# TEKS PILIHAN
========

Richard Harry Chauvel, sejarahwan Australia menulis artikel pendek berjudul Republik Maluku Selatan and Social Change in Ambonese Society during The Late Colonial Period, yang dimuat pada Jurnal Cakalele, volume 1, no 1 dan 2 (1990), halaman 13 – 26. Pada artikel ini, Chauvel mengkaji tentang beberapa kelompok masyarakat Ambon dengan segala perubahannya, yang menjadi “aktor-aktor” yang terlibat dalam peristiwa 1950 itu.

Artikel sepanjang 14 halaman dan 4 catatan kaki inilah, yang kami terjemahkan dan kami sajikan di blog ini untuk dibaca. Beberapa gambar ilustrasi kami tambahkan pada artikel terjemahan ini, yang pada artikel aslinya tidak ada. Selain itu, kami juga menambahkan beberapa catatan tambahan untuk memperluas pemahaman kita, dan membagi artikel ini menjadi 2 bagian, agar lebih ringkas dan mudah diikuti.

Akhir kata, selamat membaca, semoga kita semakin memahami sejarah kita sendiri, dan seperti kata sejarahwan Bonie Triyana : kita bisa berdamai dengan masa lalu, dan tidak mewariskan dendam pada generasi berikutnya.


  1. Terjemahan : Kutu Busu 

Abstraksi

Artikel ini mencoba mengkaji perkembangan politik di Kepulauan Ambon, yang mengarah pada Proklamasi Republik Maluku Selatan (RMS) sehubungan dengan proses perubahan sosial dalam Masyarakat Ambon selama 90 tahun terakhir pemerintahan kolonial. Analisis tersebut bertumpu pada asumsi bahwa perkembangan politik tersebut hanya dapat dipahami dalam konteks dan struktur masyarakat dimana perkembangan tersebut terjadi. Artikel ini akan berfokus pada berbagai kelompok masyarakat Ambon, khususnya munculnya “kelas menengah” tentara, guru, dan pejabat kecil dari komunitas Kristen, proses emansipasi dalam komunitas Muslim, dan menurunnya kekuatan dan kekuasaan relatif otoritas pemimpin tradisional.

========

# SOAL LATIHAN
(a) Cetak bagian teks tentang masyarakat Ambon yang dibuka dengan kata-kata "1. Terjemahan : Kutu" dan ditutup dengan "otoritas pemimpin tradisional.", persis seperti dalam teks.
(b) Jawablah pertanyaan berikut berdasarkan teks tentang masyarakat Ambon.
(i) Dalam jurnal apa artikel karya Richard Harry Chauvel dimuat?
(ii) Menjadi berapa bagian artikel terjemahan itu dibagi?
(iii) Berapa tahun terakhir pemerintahan kolonial yang dicakup dalam kajian perubahan sosial masyarakat Ambon?
(c) Teruskan teks tentang masyarakat Ambon mulai dari kalimat terakhir yang tertera.

# BAHAN SUMBER
========

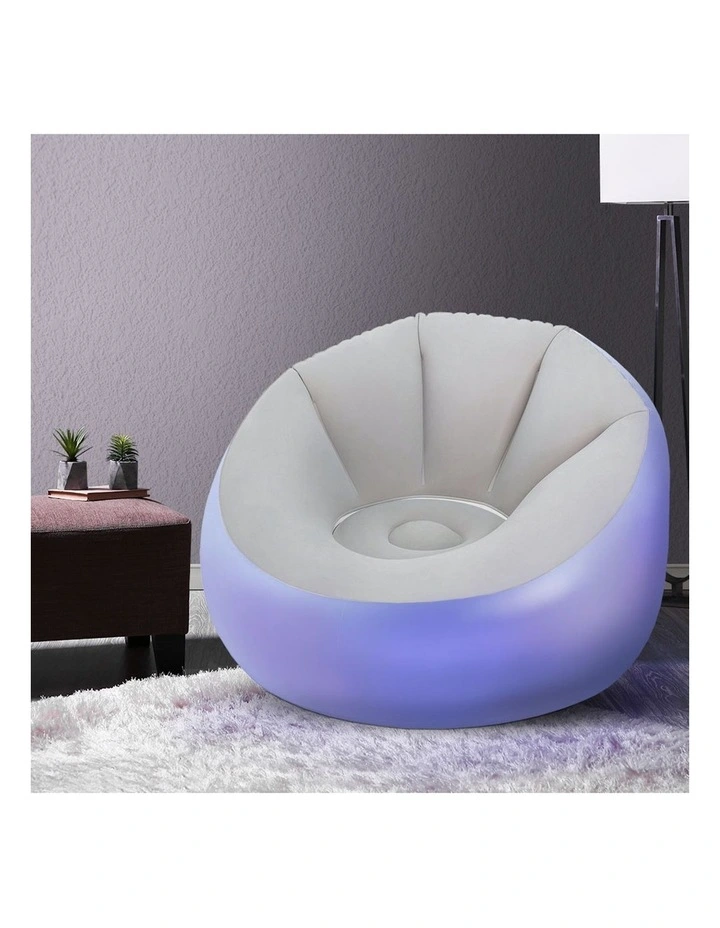 Bestway Inflatable Air Chair Sofa Lounge Seat with LED Light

========

# JAWABAN TIAP SOAL
(a)
1. Terjemahan : Kutu Busu 

Abstraksi

Artikel ini mencoba mengkaji perkembangan politik di Kepulauan Ambon, yang mengarah pada Proklamasi Republik Maluku Selatan (RMS) sehubungan dengan proses perubahan sosial dalam Masyarakat Ambon selama 90 tahun terakhir pemerintahan kolonial. Analisis tersebut bertumpu pada asumsi bahwa perkembangan politik tersebut hanya dapat dipahami dalam konteks dan struktur masyarakat dimana perkembangan tersebut terjadi. Artikel ini akan berfokus pada berbagai kelompok masyarakat Ambon, khususnya munculnya “kelas menengah” tentara, guru, dan pejabat kecil dari komunitas Kristen, proses emansipasi dalam komunitas Muslim, dan menurunnya kekuatan dan kekuasaan relatif otoritas pemimpin tradisional.

(b)
(i) Jurnal Cakalele.
(ii) Dua bagian.
(iii) 90 tahun.

(c)
  

MASYARAKAT AMBON

Sebelum melanjutkan kajian, saya (penulis) ingin terlebih dahulu menetapkan parameter tentang “Masyarakat Ambon”. Secara geografis, masyarakat Ambon meliputi [penduduk] pulau Ambon, Saparua, Nusa Laut dan Haruku serta pesisir selatan dan barat [pulau] Seram, serta pesisir selatan dan timur [pulau] Buru. Wilayah tersebut merupakan wilayah budaya masyarakat Ambon yang digambarkan melalui suatu jaringan hubungan pela antar negeri/desa (Bartels, 1977). Meskipun hubungan pela memiliki pengaruh langsung yang kecil terhadap peristiwa yang dibahas dalam artikel ini, pela, sebagai elemen penting dalam warisan adat yang sama, memang melambangkan persatuan yang mendasari masyarakat Ambon, yang mengikat orang Ambon Muslim dan Kristen sebagai anggota satu masyarakat.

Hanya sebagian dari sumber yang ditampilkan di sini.